Love is a deep and powerful undercurrent in LOTR (and for my money, all of Tolkien’s work). Love is woven in the deep magic of Arda, infused by the song of the Valar that gave physical form to Eru Iluvatar’s thought. Love builds like sediment, layer upon layer, age upon age, in the fabric of Arda. It manifests in so many ways. Love truly is the core of Tolkien’s world, percolating outward in many guises into every layer of the story. We see love in those friendships that anchor us in that world and in Frodo’s choice to carry the Ring. Love for their homes and their creations permeates the stories of the Elves and the Dwarves, is part of the fabric of what it is to be a hobbit and fuels the seemingly hopeless war against the forces of Sauron. Romantic love appears in three different but equally moving and powerful love stories in LOTR: Aragorn and Arwen, Eowyn and Faramir, and Sam and Rosie. Each of these couples teaches us something different.

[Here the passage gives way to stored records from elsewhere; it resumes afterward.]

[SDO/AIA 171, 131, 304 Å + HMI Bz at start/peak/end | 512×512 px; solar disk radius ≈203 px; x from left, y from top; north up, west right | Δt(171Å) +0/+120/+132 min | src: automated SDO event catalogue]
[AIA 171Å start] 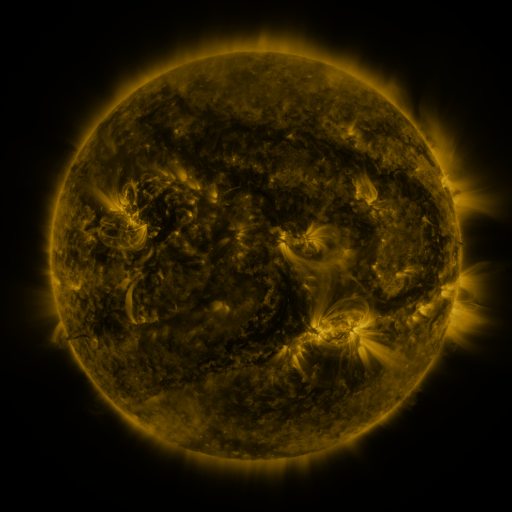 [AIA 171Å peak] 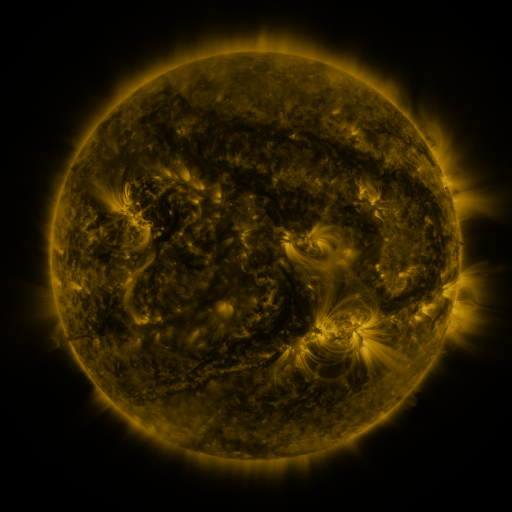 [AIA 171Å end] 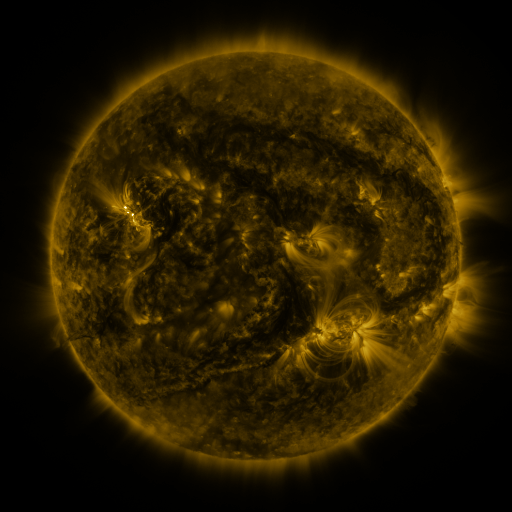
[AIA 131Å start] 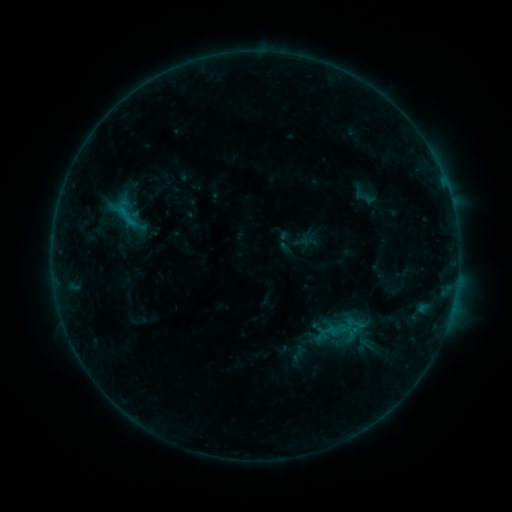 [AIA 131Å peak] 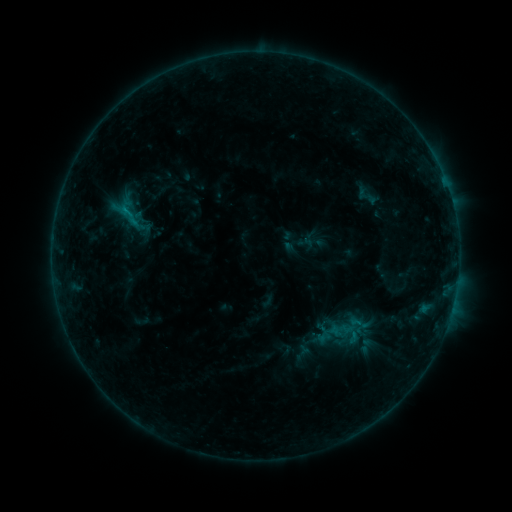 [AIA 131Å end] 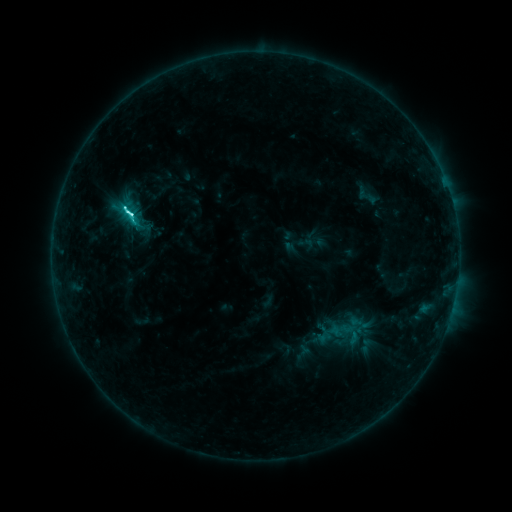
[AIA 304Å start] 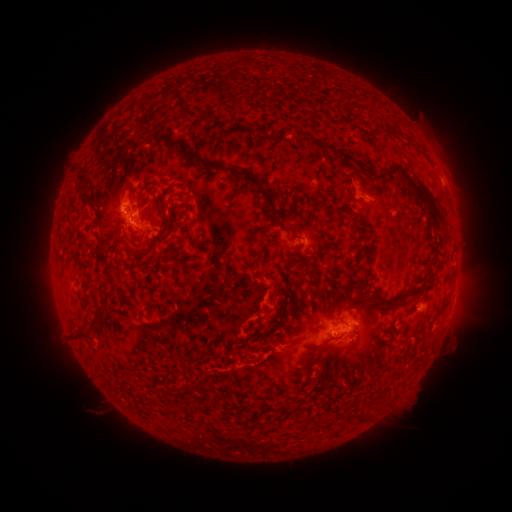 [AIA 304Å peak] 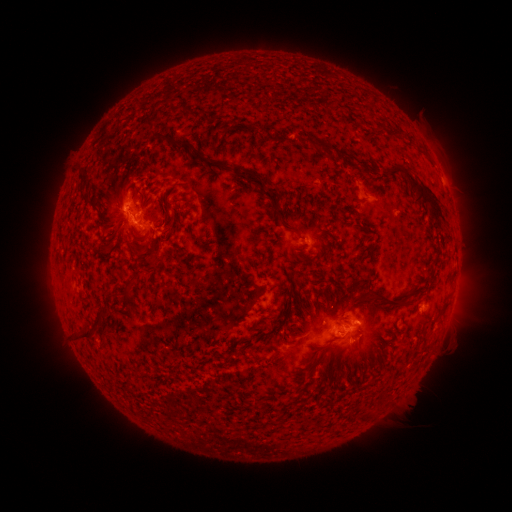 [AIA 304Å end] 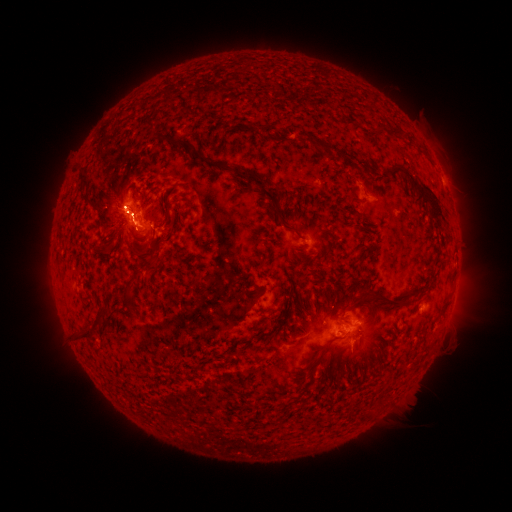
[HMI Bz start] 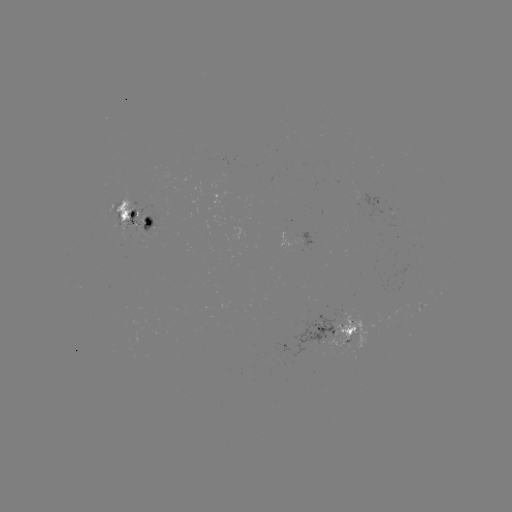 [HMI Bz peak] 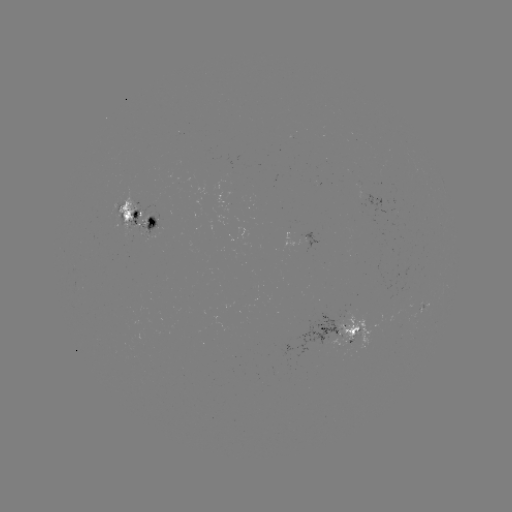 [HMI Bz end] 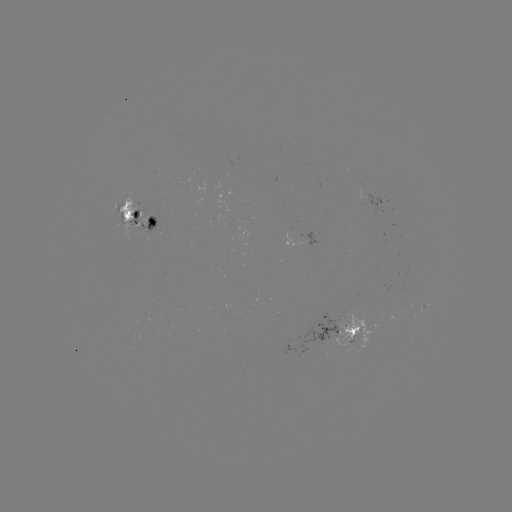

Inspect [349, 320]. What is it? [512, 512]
emerging-flux region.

Love and friendship are so embedded in Tolkien’s work that, try as I might, I couldn’t pick a quote or two to focus on in this rambling of mine. My thoughts turned always toward the love and friendship that Tolkien has made possible in my life. Where would I be without my own Fellowships: the Middle-earth News crew (present and past) and my Dragon Con Tolkien family? You have enriched my life beyond measure, and we are eternally bound by friendship and love.
I’ve rattled on long enough. Thank you if you stuck this out to the end of my overly philosophical Tolkien Reading Day meditation. Now, go read some Tolkien!